Addressing this suggestion in an interview, Mills said that the departments may have 20 to 30 credits of room to work with. She also addressed the possibility of a universal minor — although she was quick to say that at this point in time, any sort of discussion was hypothetical and that any concrete discussion was conditional upon the policy being passed by the board of trustees.
Sandi Cooper, a professor of history at the College of Staten Island and chair of the UFS, has been one of the most vocal opponents to the proposal since its introduction in January. She said that she did not believe the board of trustees would allow the type of work-around that Mills and Shahn had in mind.
“The board of trustees will say it is violating the policy,” Cooper said. “If everybody in every major decided to adopt these classes, the board would say it needs to fall within the 30 credit framework.”

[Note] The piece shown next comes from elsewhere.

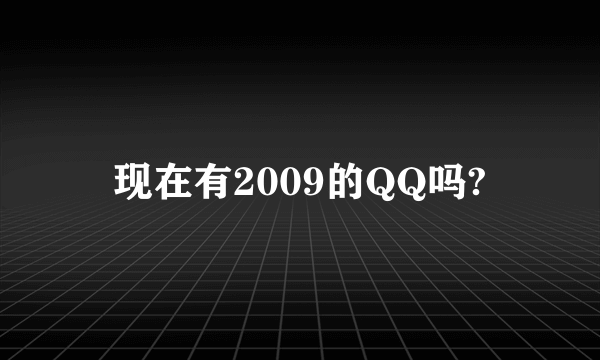 现在有2009的QQ吗?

Another issue of contention has been a proposed change to the CUNY Bylaws, which will, according to the board of trustees, “clarify” that university faculty has only the authority to make recommendations on policy changes. According to numerous faculty members, this change to the bylaws — set to occur ahead of the general education policy — is further proof of the Central Office's motives to usurp power from the faculty.
“It demonstrates to the faculty whose hand the hammer is in,” Cooper remarked. “If the Board of Trustees thinks they can overtake the labor of all the laborers, then they are living in a fantasy.”
Chancellor Goldstein is expected to put the proposal before the board Jun. 27, where it is expected that they will pass it into policy. The general education framework and all other changes to the CUNY system would be in full operation by Fall 2013.